Lyria 3, Google’s family of music generation models, is designed to give you granular control over vocals, instrumentation, and arrangement. So we spent weeks testing against every musical genre and use case we could imagine.
We put together this guide to share exactly what we learned and how you can get the best results.
What you’ll learn in this guide:
-
Model overview
-
Breakdown of tech specs
-
Best practices for effective prompting
-
The core prompting framework
-
Mastering vocals and lyrics
-
Advanced creative workflows
-
How Lyria 3 models work with other generative media models
Model overview
Lyria 3 and Lyria 3 Pro are music generation models designed to support your creative workflows. The models excel in three key areas:
-
Structural control: Prompt for specific elements like intros, verses, choruses, and bridges to build a complete arrangement.
-
High-quality audio: Both models deliver high-fidelity stereo audio
-
Precision control: Dictate structural changes using timed lyrics, descriptive tempo conditioning, and multimodal inputs.
Breakdown of tech specs for Lyria 3 and Lyria 3 Pro
Here is a breakdown of what the models can handle via the API on Vertex AI:
-
Track length: Lyria 3 generates 30-second long songs, ideal for rapid prototyping and short-form assets. Lyria 3 Pro supports compositions up to three minutes long.
-
Vocal support: Both models feature improved realism and expressiveness for vocals, supporting multi-vocal conditioning and generation in eight languages (English, German, Spanish, French, Hindi, Japanese, Korean, and Portuguese).
-
Controls and conditioning: Lyria 3 Pro includes advanced controls for timed lyrics and tempo control through natural language descriptions.
-
Multimodal inputs: You can generate music using text, PDF files, or up to 10 reference images.
-
Trust and safety: All outputs include SynthID watermarking and support the C2PA open standard for cryptographically signed metadata.
For more, visit Lyria 3 models card.
Best practices for effective prompting
There are a few guidelines to ensure your generated audio matches your intent:
-
Be descriptive and specific: Use adjectives to create a clear description.
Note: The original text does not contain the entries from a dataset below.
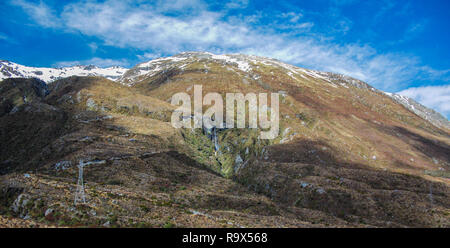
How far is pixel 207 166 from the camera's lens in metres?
71.6

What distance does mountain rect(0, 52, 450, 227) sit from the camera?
2855 cm

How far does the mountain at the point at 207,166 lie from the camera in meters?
28.5

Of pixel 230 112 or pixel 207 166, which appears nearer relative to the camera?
pixel 207 166

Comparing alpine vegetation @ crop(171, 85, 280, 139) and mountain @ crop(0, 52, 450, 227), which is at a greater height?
alpine vegetation @ crop(171, 85, 280, 139)

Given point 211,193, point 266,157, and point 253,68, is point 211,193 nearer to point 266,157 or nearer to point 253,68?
point 266,157

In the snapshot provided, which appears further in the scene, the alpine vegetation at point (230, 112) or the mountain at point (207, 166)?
the alpine vegetation at point (230, 112)

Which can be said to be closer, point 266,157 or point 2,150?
point 2,150

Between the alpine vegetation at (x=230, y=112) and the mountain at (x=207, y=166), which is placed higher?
the alpine vegetation at (x=230, y=112)

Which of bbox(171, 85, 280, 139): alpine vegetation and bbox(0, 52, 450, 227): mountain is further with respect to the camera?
bbox(171, 85, 280, 139): alpine vegetation

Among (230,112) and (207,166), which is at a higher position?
(230,112)
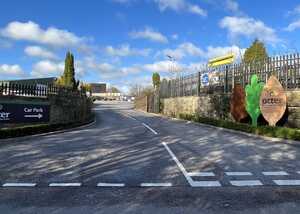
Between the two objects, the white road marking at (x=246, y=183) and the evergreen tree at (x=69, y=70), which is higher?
the evergreen tree at (x=69, y=70)

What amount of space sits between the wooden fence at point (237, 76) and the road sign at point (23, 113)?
11.8 metres

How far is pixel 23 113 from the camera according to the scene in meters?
19.2

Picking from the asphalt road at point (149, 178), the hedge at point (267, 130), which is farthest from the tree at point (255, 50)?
the asphalt road at point (149, 178)

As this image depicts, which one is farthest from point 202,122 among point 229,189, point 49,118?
point 229,189

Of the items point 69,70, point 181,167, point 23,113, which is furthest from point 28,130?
point 69,70

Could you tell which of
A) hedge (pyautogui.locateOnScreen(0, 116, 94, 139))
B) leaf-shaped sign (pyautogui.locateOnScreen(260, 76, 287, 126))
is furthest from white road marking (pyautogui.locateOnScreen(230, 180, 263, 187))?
leaf-shaped sign (pyautogui.locateOnScreen(260, 76, 287, 126))

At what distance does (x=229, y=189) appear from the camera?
7.55 m

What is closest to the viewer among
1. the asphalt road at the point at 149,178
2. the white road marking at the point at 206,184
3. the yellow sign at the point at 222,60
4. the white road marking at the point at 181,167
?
the asphalt road at the point at 149,178

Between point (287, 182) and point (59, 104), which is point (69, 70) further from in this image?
point (287, 182)

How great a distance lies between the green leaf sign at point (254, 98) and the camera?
68.8ft

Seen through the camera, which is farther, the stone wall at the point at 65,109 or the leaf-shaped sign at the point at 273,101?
the stone wall at the point at 65,109

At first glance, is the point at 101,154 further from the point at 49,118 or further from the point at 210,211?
the point at 49,118

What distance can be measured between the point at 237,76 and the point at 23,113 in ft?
43.5

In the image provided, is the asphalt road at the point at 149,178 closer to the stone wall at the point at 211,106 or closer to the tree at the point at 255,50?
the stone wall at the point at 211,106
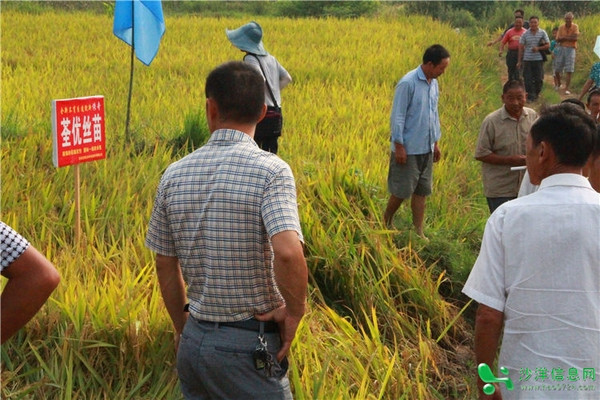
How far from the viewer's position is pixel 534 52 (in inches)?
452

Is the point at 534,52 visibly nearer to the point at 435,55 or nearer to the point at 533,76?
the point at 533,76

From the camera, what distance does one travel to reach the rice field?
291 cm

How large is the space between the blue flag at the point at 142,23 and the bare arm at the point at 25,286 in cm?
480

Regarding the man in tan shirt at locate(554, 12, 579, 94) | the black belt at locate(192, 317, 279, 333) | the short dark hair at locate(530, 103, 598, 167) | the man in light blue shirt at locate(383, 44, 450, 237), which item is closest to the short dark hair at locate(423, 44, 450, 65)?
the man in light blue shirt at locate(383, 44, 450, 237)

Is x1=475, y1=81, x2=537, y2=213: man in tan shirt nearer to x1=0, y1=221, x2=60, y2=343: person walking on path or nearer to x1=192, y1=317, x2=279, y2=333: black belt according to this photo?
x1=192, y1=317, x2=279, y2=333: black belt

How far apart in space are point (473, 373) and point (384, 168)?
247 cm

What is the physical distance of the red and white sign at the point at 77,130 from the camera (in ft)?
12.6

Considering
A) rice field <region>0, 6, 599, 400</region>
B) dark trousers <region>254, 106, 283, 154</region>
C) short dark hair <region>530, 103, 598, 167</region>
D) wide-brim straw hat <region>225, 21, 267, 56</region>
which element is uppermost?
short dark hair <region>530, 103, 598, 167</region>

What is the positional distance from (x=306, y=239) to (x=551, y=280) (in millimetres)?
2226

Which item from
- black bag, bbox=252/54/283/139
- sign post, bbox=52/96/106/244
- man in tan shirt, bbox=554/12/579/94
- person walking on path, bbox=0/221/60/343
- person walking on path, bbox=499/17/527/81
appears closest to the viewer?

The more detail you provide, the better Lyria understands your prompt.
-
Reference genres and eras: Clearly state the musical category (for example, Rock or Pop) and stylistic timeframe (e.g. the 1950s, early 90s).
-
Specify key instruments: Mention the important instruments driving the track, or Lyria chooses defaults based on the genre.
-
Iterate: If the first result isn’t perfect, refine your prompt by adjusting keywords.
The core prompting framework
A simple list of keywords will generate great songs, but to control the models, use this framework.
[Genre and style] + [Mood] + [Instrumentation] + [Tempo and rhythm] + [Vocal style & language] + [Lyrics]
-
Genre and style: Define the primary category, for example, “cinematic orchestral fantasy”.
-
Mood: Describe the emotional intent, for example, “tense and suspenseful”.
-
Instrumentation: Name the specific instruments, for example, “guitar”, “piano”.
-
Tempo and rhythm: Set the speed, pace, and groove using descriptive terms, such as, “a fast, energetic pace with a driving beat”.
-
Instrumental vs. vocal: Specify “instrumental” to exclude vocals.
-
Vocal style & language: Specify gender, tone (e.g., raspy, smooth), delivery (e.g. rapping), and language.
-
Lyrics: Either provide a theme for Lyria to generate the words (e.g., “song about a cross-cultural connection”), or provide your exact lyrics in quotes for the model to perform.
Example prompt: “A romantic fusion of classic Bossa Nova and modern R&B. The mood is intimate, warm, and deeply affectionate. Features a gentle acoustic nylon-string guitar, warm electric piano chords, and a crisp, laid-back modern hip-hop drum beat. A slow, swaying tempo. Featuring a vocal duet: a smooth male vocalist singing in English, and a soft, breathy female vocalist singing in French. The lyrics are a beautiful love song about an undeniable, cross-cultural connection”